◆ **Textauszug**:
= = = =
Das beschloss der Luzerner Regierungsrat nach einer Kurzvernehmlassung. Das Geld kommt jenen Gemeinden zu Gute, die ihr Kontingent übererfüllt haben.

Im Kanton Luzern herrscht eine Notlage im Asyl- und Flüchtlingswesen. Hier zu sehen sind Asylsuchende in der Zivilschutzanlage in Dagmersellen.
Bild: Bild: Manuela Jans-Koch (Dagmersellen, 4. Januar 2023)

Mit Ausnahme von sechs Gemeinden hat die grosse Mehrheit der Vereinheitlichung zugestimmt, die der Verband der Luzerner Gemeinden (VLG) vorgeschlagen hatte. Entsprechend positiv seien auch die Rückmeldungen an den Verband ausgefallen, sagt Präsidentin Sibylle Boos. Aber: «Der VLG ist nach wie vor der Ansicht, dass diese Strafgebühren letztlich sinnlos sind.»

Die Gemeindepräsidentin von Malters und FDP-Kantonsrätin geht davon aus, dass einige Gemeinden rechtliche Mittel gegen die Strafzahlung ergreifen werden. Dies, weil sie Unterkunftsplätze angeboten hätten, die von der Dienststelle für Asyl- und Flüchtlingswesen (DAF) jedoch abgelehnt wurden. «Das werden einige Gemeinden nicht akzeptieren», sagt Boos.

Horw geht möglicherweise den Rechtsweg

Ein Beispiel dafür ist Horw: Sozialvorsteherin Claudia Röösli (L20) erzählt von einer Unterkunft im «Anstatthotel», das über die Wintermonate Platz für ungefähr 60 Schutzbedürftige hätte bieten können. Die DAF habe die möblierten Wohnungen abgelehnt mit der Begründung, sie seien als Asylzentrum nicht geeignet. «Wir haben Rekurs eingelegt, konnten damit aber nichts bewirken», so Röösli.

In Ebikon gibt es bald 160 zusätzliche Plätze

Auch in Ebikon steht ein Hotel, das nicht als Asylunterkunft akzeptiert wurde: Die Zimmer im Hotel Löwen werden im Normalfall monatsweise an Bedürftige einer temporären Unterkunft vermietet. Dem DAF habe Betriebsleiter Ruedi Manzenauer Platz für maximal 48 Geflüchtete angeboten. «Der Kanton war nur an einer gesamten Übernahme des ‹Löwen› interessiert.» Er könne die Absage aber nachvollziehen, da sich die Vorgaben der DAF etwa mit den Hausregeln des «Löwen» beisse.
= = = =
◆ **Ausgelesene Daten**:

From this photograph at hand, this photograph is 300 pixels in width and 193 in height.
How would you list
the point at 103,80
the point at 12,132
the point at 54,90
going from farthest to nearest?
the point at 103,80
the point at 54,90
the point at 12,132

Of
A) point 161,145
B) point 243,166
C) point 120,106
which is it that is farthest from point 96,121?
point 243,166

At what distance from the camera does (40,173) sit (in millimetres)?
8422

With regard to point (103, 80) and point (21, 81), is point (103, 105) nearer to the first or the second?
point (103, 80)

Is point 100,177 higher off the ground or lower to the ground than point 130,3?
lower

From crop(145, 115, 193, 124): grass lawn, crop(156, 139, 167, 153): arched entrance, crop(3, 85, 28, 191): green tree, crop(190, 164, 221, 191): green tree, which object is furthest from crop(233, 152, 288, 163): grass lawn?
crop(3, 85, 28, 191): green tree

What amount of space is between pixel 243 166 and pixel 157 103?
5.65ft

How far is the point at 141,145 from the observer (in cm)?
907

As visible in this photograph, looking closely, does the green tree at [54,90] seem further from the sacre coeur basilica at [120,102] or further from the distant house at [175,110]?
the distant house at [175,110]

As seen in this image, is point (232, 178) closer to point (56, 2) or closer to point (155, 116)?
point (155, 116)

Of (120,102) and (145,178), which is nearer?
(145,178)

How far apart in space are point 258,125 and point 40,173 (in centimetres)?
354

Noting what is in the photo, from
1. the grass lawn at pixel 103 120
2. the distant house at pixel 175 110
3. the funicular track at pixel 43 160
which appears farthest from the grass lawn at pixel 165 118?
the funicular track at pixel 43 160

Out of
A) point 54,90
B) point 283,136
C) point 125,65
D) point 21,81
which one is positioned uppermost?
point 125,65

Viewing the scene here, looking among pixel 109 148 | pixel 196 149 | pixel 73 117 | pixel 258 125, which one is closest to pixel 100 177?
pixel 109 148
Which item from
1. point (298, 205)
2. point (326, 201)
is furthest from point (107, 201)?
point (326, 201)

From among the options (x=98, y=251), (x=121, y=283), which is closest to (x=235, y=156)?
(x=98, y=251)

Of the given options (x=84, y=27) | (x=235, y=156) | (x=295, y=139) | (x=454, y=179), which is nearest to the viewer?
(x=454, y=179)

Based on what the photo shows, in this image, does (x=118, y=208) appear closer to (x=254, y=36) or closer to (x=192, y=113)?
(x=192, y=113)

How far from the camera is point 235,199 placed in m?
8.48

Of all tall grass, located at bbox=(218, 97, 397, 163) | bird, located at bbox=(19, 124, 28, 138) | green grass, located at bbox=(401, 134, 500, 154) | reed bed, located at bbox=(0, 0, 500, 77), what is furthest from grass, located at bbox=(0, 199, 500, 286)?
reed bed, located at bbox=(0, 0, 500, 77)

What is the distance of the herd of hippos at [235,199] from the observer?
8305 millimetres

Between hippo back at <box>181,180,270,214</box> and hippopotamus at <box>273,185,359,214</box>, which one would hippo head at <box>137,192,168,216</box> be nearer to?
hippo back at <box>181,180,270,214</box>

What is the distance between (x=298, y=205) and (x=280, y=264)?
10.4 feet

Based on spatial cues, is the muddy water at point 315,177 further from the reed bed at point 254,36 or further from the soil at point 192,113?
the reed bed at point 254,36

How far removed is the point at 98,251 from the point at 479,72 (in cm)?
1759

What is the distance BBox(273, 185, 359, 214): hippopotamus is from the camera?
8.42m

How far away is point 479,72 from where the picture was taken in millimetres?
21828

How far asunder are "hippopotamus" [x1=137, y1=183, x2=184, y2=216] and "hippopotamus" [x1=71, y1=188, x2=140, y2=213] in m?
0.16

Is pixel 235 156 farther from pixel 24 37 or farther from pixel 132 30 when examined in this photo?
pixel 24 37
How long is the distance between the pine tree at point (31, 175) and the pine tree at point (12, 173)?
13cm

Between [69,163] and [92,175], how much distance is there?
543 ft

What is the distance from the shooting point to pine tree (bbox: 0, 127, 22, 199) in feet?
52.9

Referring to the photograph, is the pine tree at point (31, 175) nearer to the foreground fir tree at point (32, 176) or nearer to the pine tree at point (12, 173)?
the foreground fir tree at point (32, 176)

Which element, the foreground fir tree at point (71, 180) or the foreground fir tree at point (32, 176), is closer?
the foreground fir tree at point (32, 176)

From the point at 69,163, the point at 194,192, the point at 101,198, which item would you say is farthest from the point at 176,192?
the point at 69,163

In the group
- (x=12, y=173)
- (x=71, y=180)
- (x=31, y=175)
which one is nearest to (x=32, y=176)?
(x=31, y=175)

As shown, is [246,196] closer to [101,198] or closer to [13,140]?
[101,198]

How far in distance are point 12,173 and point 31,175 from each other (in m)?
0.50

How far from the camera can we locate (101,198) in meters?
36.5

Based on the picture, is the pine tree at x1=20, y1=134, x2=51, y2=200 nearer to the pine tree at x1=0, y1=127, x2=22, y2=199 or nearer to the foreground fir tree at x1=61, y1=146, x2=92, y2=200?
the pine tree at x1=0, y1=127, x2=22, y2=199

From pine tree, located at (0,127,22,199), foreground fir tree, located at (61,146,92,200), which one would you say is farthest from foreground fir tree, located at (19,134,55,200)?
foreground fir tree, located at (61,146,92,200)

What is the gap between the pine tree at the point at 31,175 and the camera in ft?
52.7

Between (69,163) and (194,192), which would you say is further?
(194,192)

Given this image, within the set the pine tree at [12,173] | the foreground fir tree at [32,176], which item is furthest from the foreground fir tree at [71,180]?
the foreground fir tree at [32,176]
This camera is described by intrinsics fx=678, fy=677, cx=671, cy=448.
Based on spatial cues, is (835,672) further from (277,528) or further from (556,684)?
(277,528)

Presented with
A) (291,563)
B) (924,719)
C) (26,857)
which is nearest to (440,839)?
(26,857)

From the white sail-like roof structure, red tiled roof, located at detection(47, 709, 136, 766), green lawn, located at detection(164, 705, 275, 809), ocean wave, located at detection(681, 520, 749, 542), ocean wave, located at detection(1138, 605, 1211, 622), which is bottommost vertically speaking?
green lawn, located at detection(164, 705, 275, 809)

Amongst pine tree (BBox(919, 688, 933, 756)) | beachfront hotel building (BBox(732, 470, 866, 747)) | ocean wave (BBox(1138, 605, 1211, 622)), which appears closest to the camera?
= = = =
◆ **Deine Aufgabe**:
Kannst du den Artikel über die Asylunterbringung im Kanton Luzern im Anschluss an seinen letzten Satz fortsetzen?

◆ **Lösung der Aufgabe**:
Die Gemeinde Ebikon muss aufgrund der fehlenden Unterkunftsplätze gut 31'000 Franken bezahlen. «Wir akzeptieren die Rechnung und werden keine rechtlichen Schritte einleiten», sagt der Kommunikationsverantwortliche Anian Heierli. Mit der geplanten Asylunterkunft auf dem Areal Risch wird die Gemeinde das aktuelle Pflichtsoll bald erreichen: Gemäss Heierli wird die Siedlung mit 160 Plätzen voraussichtlich Anfang März dem Kanton Luzern übergeben. Die Unterkunft werde aus 175 Wohncontainern bestehen und sei ausbaufähig auf 210 Plätze.

Das sei einer der Gründe, weshalb Horw die Rechnung unter Umständen nicht zahlen werde. «Wir wünschen uns ein konstruktives Miteinander, weil wir ja gemeinsam Lösungen finden müssen. Doch dafür muss der Kanton nochmals über die Bücher», sagt Röösli. Horw prüfe nun rechtliche Schritte gegen die Rechnung, allenfalls gemeinsam mit anderen Gemeinden.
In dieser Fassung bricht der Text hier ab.